SAO PAULO, Sept 5 (Reuters) - A jailed former director of Brazil’s state-run oil firm Petrobras has named dozens of lawmakers and at least one state governor who allegedly received kickbacks off the company’s contracts, the country’s main newspapers reported on Friday.
The revelation of potentially far-reaching corruption at Petroleo Brasileiro SA, as the company is formally known, threatens to become a major headache for President Dilma Rousseff a month before she seeks re-election in an Oct. 5 vote.
Estado de S. Paulo newspaper said on its online edition that 32 lawmakers were named by Paulo Roberto Costa, the former head of Petrobras’ refining and supply unit who was arrested on March 20 in a police investigation into money laundering called “Operation Car Wash.”
Another paper, Folha de S. Paulo, said Costa named 61 congressmen and senators.
The two papers said one governor was allegedly involved in the scheme although Veja, a weekly news magazine, said three state governors were named by Costa. He is naming collaborators as part of a plea bargain in hopes of getting a lesser sentence, according to Estado de S. Paulo.

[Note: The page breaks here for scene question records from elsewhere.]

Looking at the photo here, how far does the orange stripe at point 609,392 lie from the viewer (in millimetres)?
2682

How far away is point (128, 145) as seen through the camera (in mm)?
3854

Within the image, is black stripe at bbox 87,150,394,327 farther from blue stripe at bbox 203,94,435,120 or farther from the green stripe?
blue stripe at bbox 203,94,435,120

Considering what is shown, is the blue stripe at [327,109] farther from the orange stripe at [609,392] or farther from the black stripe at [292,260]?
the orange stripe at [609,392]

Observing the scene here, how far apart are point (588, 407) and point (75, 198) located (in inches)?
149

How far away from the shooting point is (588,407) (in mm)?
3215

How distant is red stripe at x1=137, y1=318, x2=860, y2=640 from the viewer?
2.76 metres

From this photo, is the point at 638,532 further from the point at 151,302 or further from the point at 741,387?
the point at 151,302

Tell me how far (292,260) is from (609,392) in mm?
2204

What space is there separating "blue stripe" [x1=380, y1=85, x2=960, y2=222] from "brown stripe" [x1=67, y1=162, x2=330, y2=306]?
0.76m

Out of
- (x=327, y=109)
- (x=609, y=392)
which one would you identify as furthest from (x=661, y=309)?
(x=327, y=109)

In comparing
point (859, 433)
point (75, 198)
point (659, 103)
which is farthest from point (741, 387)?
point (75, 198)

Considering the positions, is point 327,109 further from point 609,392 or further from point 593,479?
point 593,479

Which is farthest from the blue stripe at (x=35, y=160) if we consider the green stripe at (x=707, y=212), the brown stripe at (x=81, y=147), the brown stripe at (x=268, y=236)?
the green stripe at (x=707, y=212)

None of the media outlets released any of the politicians’ names online and they did not explain how they obtained the information. Veja said it would name the politicians in its print edition on Saturday.

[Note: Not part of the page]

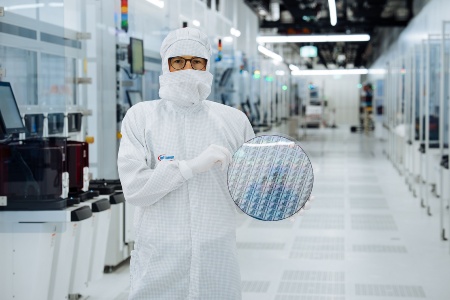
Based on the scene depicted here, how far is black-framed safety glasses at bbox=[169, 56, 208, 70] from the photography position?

Those involved received a 3 percent kickback off the oil firm’s contracts with third parties while Costa was director, the papers reported.
The nearly $20 billion Abreu e Lima Refinery near the northeastern city of Recife was one of the projects being built under his command.
Rousseff is already facing harsh criticism for the financial decline of Petrobras on her watch. Once seen as the star at the center of Brazil’s rise to become a major oil exporter, Petrobras is today the world’s most indebted oil company and lost half of its market value in Rousseff’s three years in office.
Proof of widespread corruption at the firm would damage her reputation as a competent manager with zero tolerance for unethical behavior in her administration, further undermining approval ratings that have been slipping in opinion polls.